Task description: Would you transcribe exactly the lines from the beginning of the records below through the line with "scientific name: Macaca arctoides", both included, omitting the pictures?

<<<<

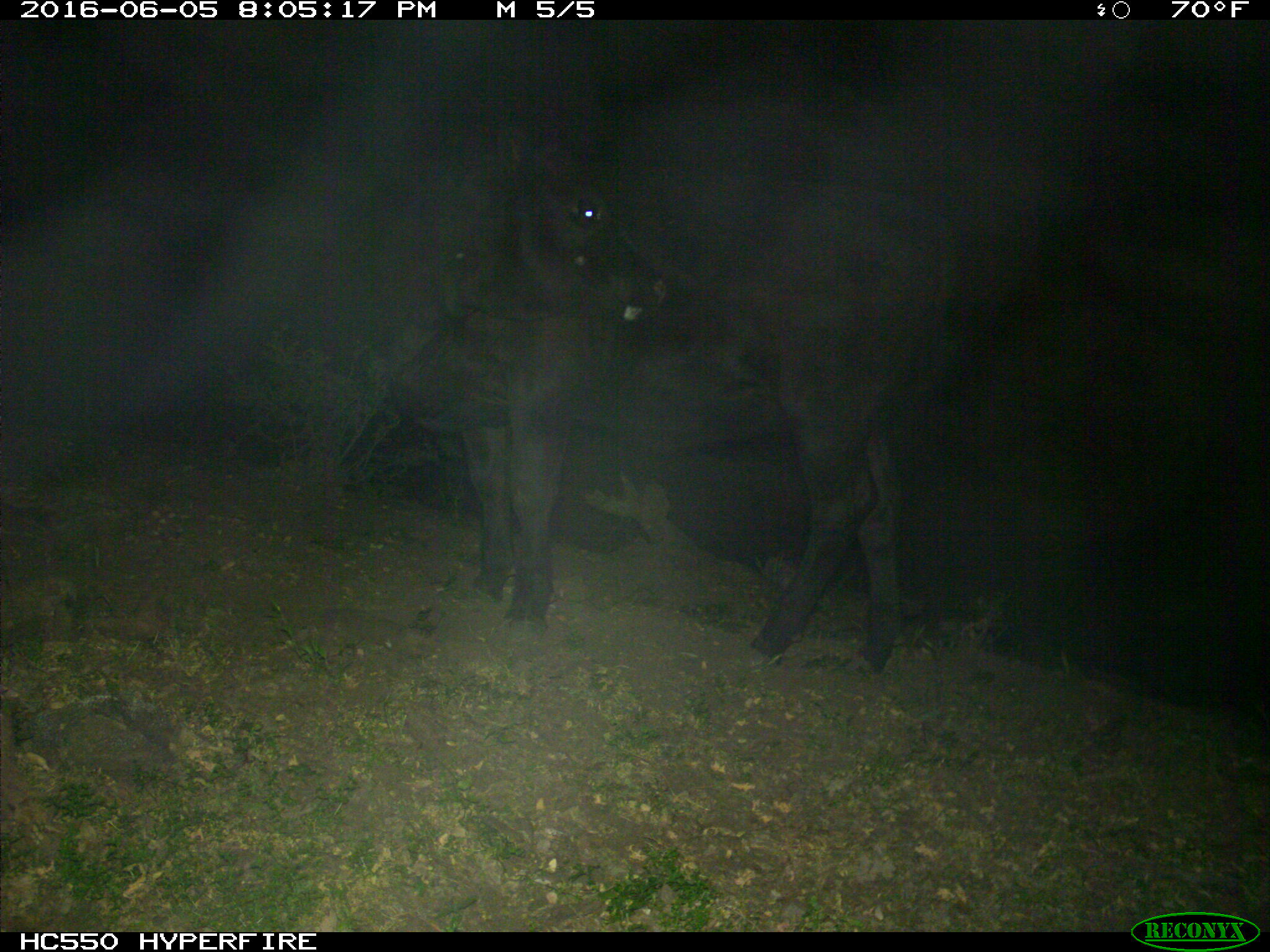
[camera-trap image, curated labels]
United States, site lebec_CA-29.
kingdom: Animalia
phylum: Chordata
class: Mammalia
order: Artiodactyla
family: Bovidae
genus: Bos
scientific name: Bos taurus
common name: domestic cow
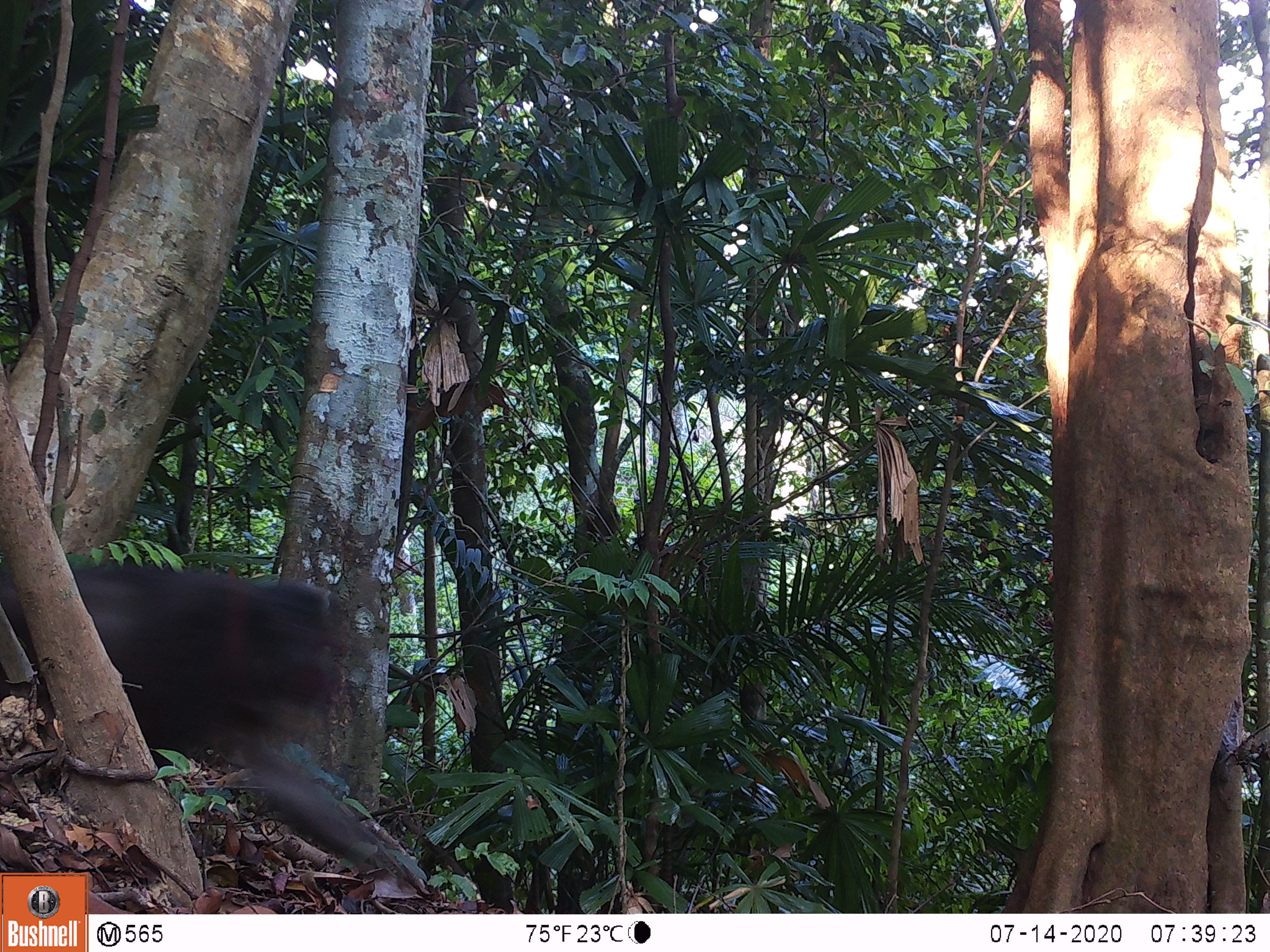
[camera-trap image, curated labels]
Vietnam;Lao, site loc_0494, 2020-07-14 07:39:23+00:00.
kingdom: Animalia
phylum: Chordata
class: Mammalia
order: Primates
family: Cercopithecidae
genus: Macaca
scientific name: Macaca arctoides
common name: stump-tailed macaque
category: stump tailed macaque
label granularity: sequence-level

>>>>

The completed task:
[camera-trap image, curated labels]
United States, site lebec_CA-29.
kingdom: Animalia
phylum: Chordata
class: Mammalia
order: Artiodactyla
family: Bovidae
genus: Bos
scientific name: Bos taurus
common name: domestic cow
[camera-trap image, curated labels]
Vietnam;Lao, site loc_0494, 2020-07-14 07:39:23+00:00.
kingdom: Animalia
phylum: Chordata
class: Mammalia
order: Primates
family: Cercopithecidae
genus: Macaca
scientific name: Macaca arctoides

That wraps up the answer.